One thread can execute one Python bytecode under GIL. It might help if each thread is a native library run like numpy, but need to benchmark.

from concurrent.futures import ThreadPoolExecutor, wait, FIRST_COMPLETED
from urllib.parse import urljoin, urlparse
from bs4 import BeautifulSoup
import requests


class ThreadedCrawler:
    def __init__(self, max_workers=10, max_pages=50):
        self.max_workers = max_workers
        self.max_pages = max_pages
        self.visited = set()

    def fetch(self, url: str) -> str:
        print(f"Fetching: {url}")

        resp = requests.get(
            url,
            timeout=10,
            headers={"User-Agent": "SimpleThreadedCrawler/1.0"},
        )
        resp.raise_for_status()

        content_type = resp.headers.get("content-type", "")
        if "text/html" not in content_type:
            return ""

        return resp.text

    def extract_links(self, base_url: str, html: str) -> list[str]:
        soup = BeautifulSoup(html, "html.parser")
        links = []

        for a in soup.find_all("a", href=True):
            absolute_url = urljoin(base_url, a["href"])
            absolute_url = self.normalize_url(absolute_url)

            if absolute_url:
                links.append(absolute_url)

        return links

    def normalize_url(self, url: str) -> str | None:
        parsed = urlparse(url)

        if parsed.scheme not in ("http", "https"):
            return None

        # Remove fragment: /page#section -> /page
        return parsed._replace(fragment="").geturl()

    def crawl(self, start_url: str) -> set[str]:
        to_visit = [start_url]

        with ThreadPoolExecutor(max_workers=self.max_workers) as executor:
            futures = {}

            while (to_visit or futures) and len(self.visited) < self.max_pages:
                # Submit new work while we have capacity.
                while (
                    to_visit
                    and len(futures) < self.max_workers
                    and len(self.visited) < self.max_pages
                ):
                    url = to_visit.pop()

                    if url in self.visited:
                        continue

                    self.visited.add(url)
                    future = executor.submit(self.fetch, url)
                    futures[future] = url

                if not futures:
                    break

                done, _ = wait(futures, return_when=FIRST_COMPLETED)

                for future in done:
                    url = futures.pop(future)

                    try:
                        html = future.result()
                    except Exception as e:
                        print(f"Failed {url}: {e}")
                        continue

                    for link in self.extract_links(url, html):
                        if link not in self.visited:
                            to_visit.append(link)

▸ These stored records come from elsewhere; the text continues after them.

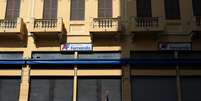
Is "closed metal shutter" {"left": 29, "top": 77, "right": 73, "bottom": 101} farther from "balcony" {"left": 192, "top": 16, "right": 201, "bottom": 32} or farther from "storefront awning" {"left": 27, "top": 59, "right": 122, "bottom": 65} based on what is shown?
"balcony" {"left": 192, "top": 16, "right": 201, "bottom": 32}

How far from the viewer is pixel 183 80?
22219 millimetres

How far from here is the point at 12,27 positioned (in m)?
22.6

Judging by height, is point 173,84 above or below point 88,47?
below

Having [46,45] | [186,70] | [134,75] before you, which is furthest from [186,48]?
[46,45]

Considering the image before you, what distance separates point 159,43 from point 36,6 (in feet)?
25.5

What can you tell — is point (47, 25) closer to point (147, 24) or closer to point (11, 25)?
point (11, 25)

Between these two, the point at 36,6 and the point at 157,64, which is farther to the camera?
the point at 36,6

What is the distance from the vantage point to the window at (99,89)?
22.0 meters

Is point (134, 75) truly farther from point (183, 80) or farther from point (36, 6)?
point (36, 6)

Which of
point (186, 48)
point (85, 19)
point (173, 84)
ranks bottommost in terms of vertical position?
point (173, 84)

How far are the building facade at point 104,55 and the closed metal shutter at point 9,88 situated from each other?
0.19 feet

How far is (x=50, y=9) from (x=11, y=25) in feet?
8.77

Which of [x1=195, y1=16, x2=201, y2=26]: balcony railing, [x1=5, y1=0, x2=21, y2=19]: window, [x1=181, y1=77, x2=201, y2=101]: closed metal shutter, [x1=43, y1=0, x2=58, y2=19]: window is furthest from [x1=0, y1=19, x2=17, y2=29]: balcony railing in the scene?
[x1=195, y1=16, x2=201, y2=26]: balcony railing

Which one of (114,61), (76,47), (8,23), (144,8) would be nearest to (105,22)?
(76,47)
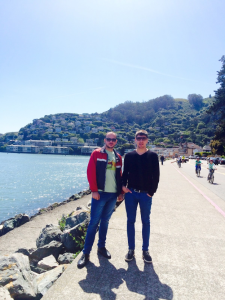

        return self.visited


if __name__ == "__main__":
    crawler = ThreadedCrawler(max_workers=10, max_pages=30)
    visited = crawler.crawl("https://example.com")

    print("\nVisited:")
    for url in visited:
        print(url)

AsyncIO

asyncio scales better with lower overhead.

import asyncio
import aiohttp
from bs4 import BeautifulSoup
from urllib.parse import urljoin

class AsyncCrawler:
    def __init__(self, max_concurrency=20):
        self.visited = set()
        self.queue = asyncio.Queue()
        self.sem = asyncio.Semaphore(max_concurrency)

    async def fetch(self, session, url):
        async with self.sem:
            async with session.get(url, timeout=10) as resp:
                if resp.status != 200:
                    return ""
                return await resp.text()

    def extract_links(self, base_url, html):
        soup = BeautifulSoup(html, "html.parser")
        links = []

        for a in soup.find_all("a", href=True):
            links.append(urljoin(base_url, a["href"]))

        return links

    async def worker(self, session):
        while True:
            url = await self.queue.get()

            if url in self.visited:
                self.queue.task_done()
                continue

            self.visited.add(url)

            try:
                html = await self.fetch(session, url)
                for link in self.extract_links(url, html):
                    if link not in self.visited:
                        await self.queue.put(link)
            except Exception as e:
                print(f"failed {url}: {e}")
            finally:
                self.queue.task_done()

    async def crawl(self, start_url, num_workers=10):
        await self.queue.put(start_url)

        async with aiohttp.ClientSession() as session:
            workers = [
                asyncio.create_task(self.worker(session))
                for _ in range(num_workers)
            ]

            await self.queue.join()

            for w in workers:
                w.cancel()

Process

Good for CPU-heavy processes to utilize more cores. Threads will be interrupted by OS preemptive scheduling, but AsyncIO switch is cooperative at await points.